Despite the unease it elicits, nature is indeed indifferent to human concerns. Western Civilization holds principles of fairness, justice and equality in high esteem. But a study of history would not reveal the triumph of these principles in any reasonable measure. Conversely, the forces of nature play a dominant role in determining the fates and prospects of human lives. To a lesser degree, fortuitous circumstances of life, as in being born into privilege and wealth, also play a major role. Hence, helplessness is an apt description of the human condition of various eras of the past. In this scenario, random fortune, on the one hand, and brutal determinism, on the other hand, squeeze whatever an individual could achieve through his/her free, creative and industrious will. In this essay, The Open Boat – a short story published by Stephen Crane in 1897 – will be studied in this philosophical context. The essay will concur with the core suggestion of the story, namely, that Nature is indifferent to human suffering. But this fact does not need to be viewed pessimistically, for in coming to terms with the workings of Nature, and through their own efforts, humans can relate to it in harmony.

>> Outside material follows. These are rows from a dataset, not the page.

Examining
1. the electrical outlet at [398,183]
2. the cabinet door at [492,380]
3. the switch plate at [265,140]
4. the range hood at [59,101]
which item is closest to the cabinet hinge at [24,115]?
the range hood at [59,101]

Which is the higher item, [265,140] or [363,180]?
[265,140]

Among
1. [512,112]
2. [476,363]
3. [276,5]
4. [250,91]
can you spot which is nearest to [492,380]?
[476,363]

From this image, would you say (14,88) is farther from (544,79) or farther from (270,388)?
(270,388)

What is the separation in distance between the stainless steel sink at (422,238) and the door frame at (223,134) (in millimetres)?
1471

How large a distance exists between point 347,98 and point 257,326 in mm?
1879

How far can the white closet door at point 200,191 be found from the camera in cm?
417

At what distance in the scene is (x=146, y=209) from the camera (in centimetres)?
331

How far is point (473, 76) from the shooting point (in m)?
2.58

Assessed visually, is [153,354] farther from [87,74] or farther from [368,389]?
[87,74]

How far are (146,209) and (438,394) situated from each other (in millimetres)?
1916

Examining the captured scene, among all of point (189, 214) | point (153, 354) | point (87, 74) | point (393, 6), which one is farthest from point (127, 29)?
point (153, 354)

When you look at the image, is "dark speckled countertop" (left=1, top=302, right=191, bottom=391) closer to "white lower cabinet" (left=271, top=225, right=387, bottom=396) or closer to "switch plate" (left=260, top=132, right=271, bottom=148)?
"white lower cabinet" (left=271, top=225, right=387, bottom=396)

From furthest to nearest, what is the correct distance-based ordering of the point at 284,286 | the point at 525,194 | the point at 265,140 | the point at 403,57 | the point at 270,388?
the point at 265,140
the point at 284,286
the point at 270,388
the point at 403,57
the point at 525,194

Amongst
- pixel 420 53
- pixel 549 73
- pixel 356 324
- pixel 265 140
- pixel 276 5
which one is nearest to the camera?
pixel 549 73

The story is based on a near-death shipwreck experience that Crane survived off the coast of Florida. The work stands out for its technical excellence. Such literary devices as irony, imagery and symbolism are infused into the storyline. But its inclusion in the American literary canon is largely due to its humanist thrust and its ethical ponderings. It deals with such themes as survival, humanitarianism and the challenge posed to humans by nature (Eye 65). The character of the Correspondent in the story – the doppelganger for the author – asks several important philosophical questions:
“”If I am going to be drowned–if I am going to be drowned–if I am going to be drowned, why, in the name of the seven mad gods who rule the sea, was I allowed to come thus far and contemplate sand and trees? Was I brought here merely to have my nose dragged away as I was about to nibble the sacred cheese of life? It is preposterous. If this old ninny woman, Fate, cannot do better than this, she should be deprived of the management of men’s fortunes. She is an old hen who knows not her intention. If she has decided to drown me, why did she not do it in the beginning and save all this trouble?” (Crane).
The authorial intent is deepened by such parallels in other key literary works. For example, a similar question could easily have been raised by Odysseus in the Odyssey as he navigated the seas for ten long years, though it would have extracted quite a different response. This is so, because “in Homer’s world the outcomes of Odysseus‘ situation are determined by responsive and involved gods, whereas in The Open Boat the four companions must face an impersonal and indifferent nature as the greatest determining force” (Meacham p.44).